Dibandingkan dengan anggaran Kementerian Pendidikan dan Kebudayaan (Kemendikbud), anggaran untuk guru-guru agama yang dikelola Kemenag jauh lebih kecil.
"Sebenarnya, kekurangan guru tidak hanya guru agama saja. Di daerah-daerah terpencil jumlah guru masih kurang. Hal ini disebabkan kurangnya anggaran untuk menerima tenaga guru," kata Wakil Sekretaris Jenderal Majelis Ulama Indonesia (MUI) KH Tengku Zulkarnain.
Ia mengatakan, guru agama itu diurus Kemenag, dan anggaran untuk pendidikan di Kemenag kalah jauh dengan Kemendikbud yang sepuluh kali lipat lebih besar.
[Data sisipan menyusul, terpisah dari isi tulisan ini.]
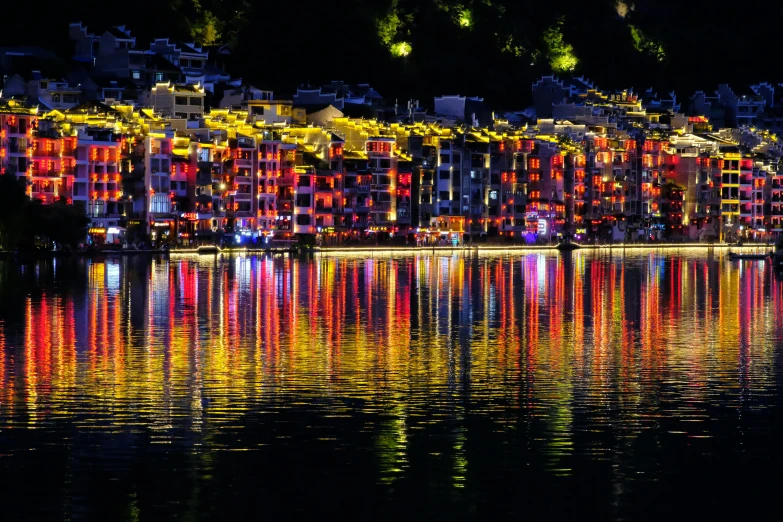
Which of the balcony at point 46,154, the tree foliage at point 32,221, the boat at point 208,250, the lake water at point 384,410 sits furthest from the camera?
the boat at point 208,250

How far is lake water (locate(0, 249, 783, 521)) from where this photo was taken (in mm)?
20219

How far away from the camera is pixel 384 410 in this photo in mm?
26625

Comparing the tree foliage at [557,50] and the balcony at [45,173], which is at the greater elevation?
the tree foliage at [557,50]

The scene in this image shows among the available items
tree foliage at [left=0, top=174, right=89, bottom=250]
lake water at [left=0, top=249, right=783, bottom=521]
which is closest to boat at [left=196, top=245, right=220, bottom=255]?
tree foliage at [left=0, top=174, right=89, bottom=250]

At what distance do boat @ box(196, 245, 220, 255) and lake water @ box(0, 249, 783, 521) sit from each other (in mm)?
53326

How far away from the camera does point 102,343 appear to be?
37.0m

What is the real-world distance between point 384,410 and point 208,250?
80443mm

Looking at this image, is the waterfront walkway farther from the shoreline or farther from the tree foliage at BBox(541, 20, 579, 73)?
the tree foliage at BBox(541, 20, 579, 73)

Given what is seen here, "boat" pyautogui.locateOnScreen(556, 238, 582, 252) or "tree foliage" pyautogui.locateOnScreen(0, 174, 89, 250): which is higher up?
"tree foliage" pyautogui.locateOnScreen(0, 174, 89, 250)

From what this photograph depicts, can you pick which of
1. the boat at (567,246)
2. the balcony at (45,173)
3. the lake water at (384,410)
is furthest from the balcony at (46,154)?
the lake water at (384,410)

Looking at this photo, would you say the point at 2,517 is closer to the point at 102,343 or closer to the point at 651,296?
the point at 102,343

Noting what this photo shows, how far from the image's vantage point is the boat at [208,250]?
105500 mm

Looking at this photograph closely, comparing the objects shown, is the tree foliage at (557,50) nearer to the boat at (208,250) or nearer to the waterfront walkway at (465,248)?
the waterfront walkway at (465,248)

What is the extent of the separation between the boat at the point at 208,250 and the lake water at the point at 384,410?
175ft
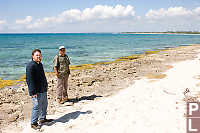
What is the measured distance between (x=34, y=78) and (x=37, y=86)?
0.25m

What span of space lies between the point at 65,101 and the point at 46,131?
8.01 feet

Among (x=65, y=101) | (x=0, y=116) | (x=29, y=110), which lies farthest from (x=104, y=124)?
(x=0, y=116)

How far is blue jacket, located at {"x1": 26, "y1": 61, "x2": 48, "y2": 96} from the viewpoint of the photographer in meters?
4.53

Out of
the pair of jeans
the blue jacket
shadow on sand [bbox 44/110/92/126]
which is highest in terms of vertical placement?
the blue jacket

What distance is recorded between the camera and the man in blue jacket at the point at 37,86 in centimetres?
455

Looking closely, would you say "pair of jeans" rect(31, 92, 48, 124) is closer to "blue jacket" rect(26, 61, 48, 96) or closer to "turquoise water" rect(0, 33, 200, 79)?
"blue jacket" rect(26, 61, 48, 96)

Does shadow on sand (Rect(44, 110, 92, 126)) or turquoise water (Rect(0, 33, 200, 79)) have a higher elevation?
turquoise water (Rect(0, 33, 200, 79))

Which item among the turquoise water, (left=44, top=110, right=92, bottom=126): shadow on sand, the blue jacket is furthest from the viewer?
the turquoise water

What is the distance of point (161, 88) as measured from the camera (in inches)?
316

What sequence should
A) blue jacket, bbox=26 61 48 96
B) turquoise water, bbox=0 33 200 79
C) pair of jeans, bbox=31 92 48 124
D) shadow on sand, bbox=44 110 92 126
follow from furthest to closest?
turquoise water, bbox=0 33 200 79
shadow on sand, bbox=44 110 92 126
pair of jeans, bbox=31 92 48 124
blue jacket, bbox=26 61 48 96

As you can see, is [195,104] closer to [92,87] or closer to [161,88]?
[161,88]

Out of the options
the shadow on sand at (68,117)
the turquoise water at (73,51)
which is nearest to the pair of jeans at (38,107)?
the shadow on sand at (68,117)

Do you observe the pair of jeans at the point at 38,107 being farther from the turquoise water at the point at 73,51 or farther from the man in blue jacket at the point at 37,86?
the turquoise water at the point at 73,51

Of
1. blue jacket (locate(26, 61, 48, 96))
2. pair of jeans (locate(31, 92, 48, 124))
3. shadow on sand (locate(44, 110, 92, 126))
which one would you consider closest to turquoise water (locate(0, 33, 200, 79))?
shadow on sand (locate(44, 110, 92, 126))
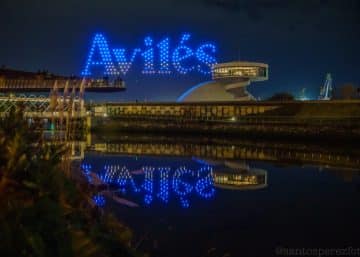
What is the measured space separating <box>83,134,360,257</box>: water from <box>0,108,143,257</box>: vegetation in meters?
4.46

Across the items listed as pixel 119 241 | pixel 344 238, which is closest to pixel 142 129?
pixel 344 238

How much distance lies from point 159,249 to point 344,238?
4.48 m

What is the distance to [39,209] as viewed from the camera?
446 cm

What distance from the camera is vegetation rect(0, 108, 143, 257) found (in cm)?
405

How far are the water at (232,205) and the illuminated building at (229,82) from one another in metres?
71.3

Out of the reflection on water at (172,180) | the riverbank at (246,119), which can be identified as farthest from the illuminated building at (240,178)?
the riverbank at (246,119)

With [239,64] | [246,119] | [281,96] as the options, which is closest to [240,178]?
[246,119]

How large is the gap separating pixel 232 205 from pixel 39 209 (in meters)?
11.9

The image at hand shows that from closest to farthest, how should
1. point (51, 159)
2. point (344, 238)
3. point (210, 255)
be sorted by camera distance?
point (51, 159) → point (210, 255) → point (344, 238)

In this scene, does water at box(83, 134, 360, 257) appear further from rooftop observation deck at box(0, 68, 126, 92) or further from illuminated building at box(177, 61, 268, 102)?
illuminated building at box(177, 61, 268, 102)

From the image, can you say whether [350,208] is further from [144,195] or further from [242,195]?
[144,195]

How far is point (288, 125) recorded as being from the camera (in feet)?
205

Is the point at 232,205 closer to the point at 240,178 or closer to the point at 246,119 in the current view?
the point at 240,178

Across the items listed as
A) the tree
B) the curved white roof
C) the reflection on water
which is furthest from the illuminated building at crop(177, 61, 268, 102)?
the reflection on water
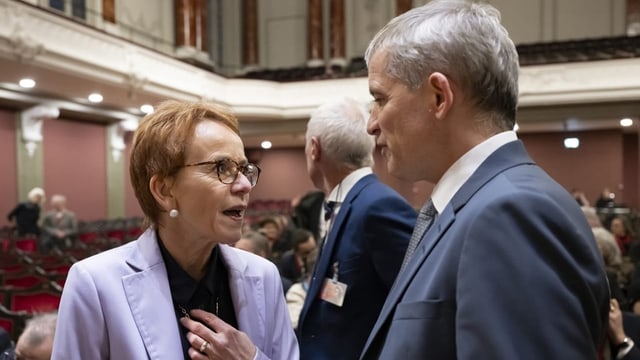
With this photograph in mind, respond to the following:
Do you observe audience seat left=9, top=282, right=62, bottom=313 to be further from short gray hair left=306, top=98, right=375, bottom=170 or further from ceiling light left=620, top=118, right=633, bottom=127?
ceiling light left=620, top=118, right=633, bottom=127

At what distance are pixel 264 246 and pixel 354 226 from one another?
2144mm

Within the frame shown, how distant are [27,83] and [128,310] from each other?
9.31m

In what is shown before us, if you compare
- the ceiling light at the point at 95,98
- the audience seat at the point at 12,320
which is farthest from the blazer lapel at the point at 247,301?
the ceiling light at the point at 95,98

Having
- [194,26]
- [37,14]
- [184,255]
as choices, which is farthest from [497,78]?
[194,26]

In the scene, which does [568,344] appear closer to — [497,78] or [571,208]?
[571,208]

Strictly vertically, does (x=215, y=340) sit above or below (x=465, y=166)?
below

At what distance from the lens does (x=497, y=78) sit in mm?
966

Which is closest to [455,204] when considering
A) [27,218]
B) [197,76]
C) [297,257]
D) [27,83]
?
[297,257]

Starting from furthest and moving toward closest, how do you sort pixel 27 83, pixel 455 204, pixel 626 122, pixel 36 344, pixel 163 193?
pixel 626 122 → pixel 27 83 → pixel 36 344 → pixel 163 193 → pixel 455 204

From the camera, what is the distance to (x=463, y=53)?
945 millimetres

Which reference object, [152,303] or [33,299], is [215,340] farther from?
[33,299]

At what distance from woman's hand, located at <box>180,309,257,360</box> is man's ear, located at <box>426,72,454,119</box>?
2.23 feet

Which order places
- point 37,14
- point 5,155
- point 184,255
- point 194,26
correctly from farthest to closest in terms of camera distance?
point 194,26 < point 5,155 < point 37,14 < point 184,255

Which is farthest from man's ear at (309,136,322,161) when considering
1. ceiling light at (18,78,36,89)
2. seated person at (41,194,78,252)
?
ceiling light at (18,78,36,89)
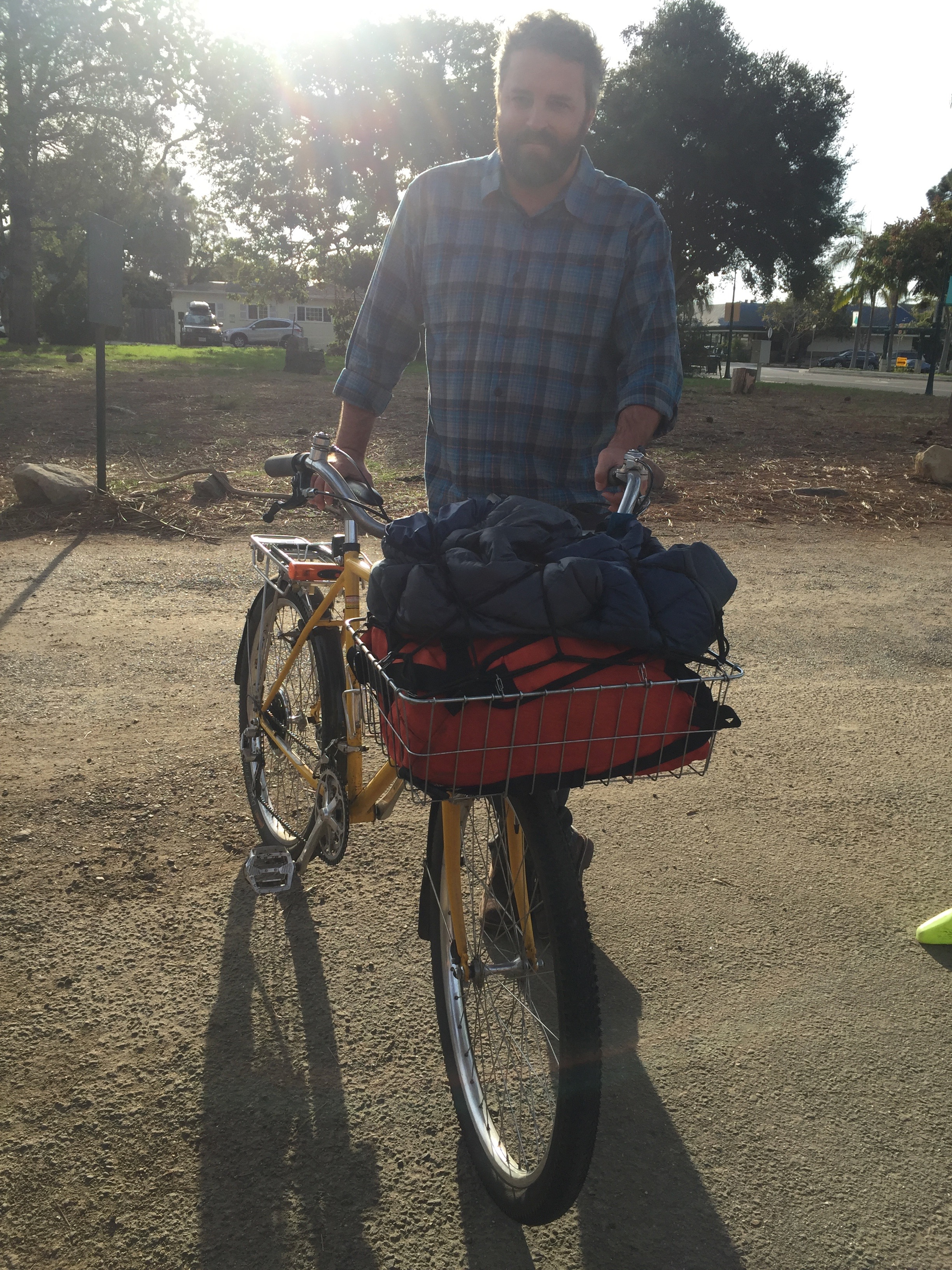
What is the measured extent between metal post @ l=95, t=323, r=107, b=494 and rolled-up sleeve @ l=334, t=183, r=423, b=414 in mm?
6329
“Jadi, harus ada anggaran yang lebih proporsional dari pemerintah untuk guru agama. Misalnya, dari Anggaran Pendapatan dan Belanja Negara (APBN) yang ada. Pemerintah harus segera mengubah kebijakan yang ada.”
Penyebab lainnya, lanjut Zulkarnain, banyak guru agama yang enggan ditempatkan di daerah terpencil. Mereka lebih suka di kota-kota besar karena tidak mau mujahadah, walaupun pahala jadi guru agama besar.
"Perlu ada kesadaran yang baik bagi umat Islam maupun calon guru agama untuk mau berjuang bagi agama dan bangsanya," pungkas Zulkarnain.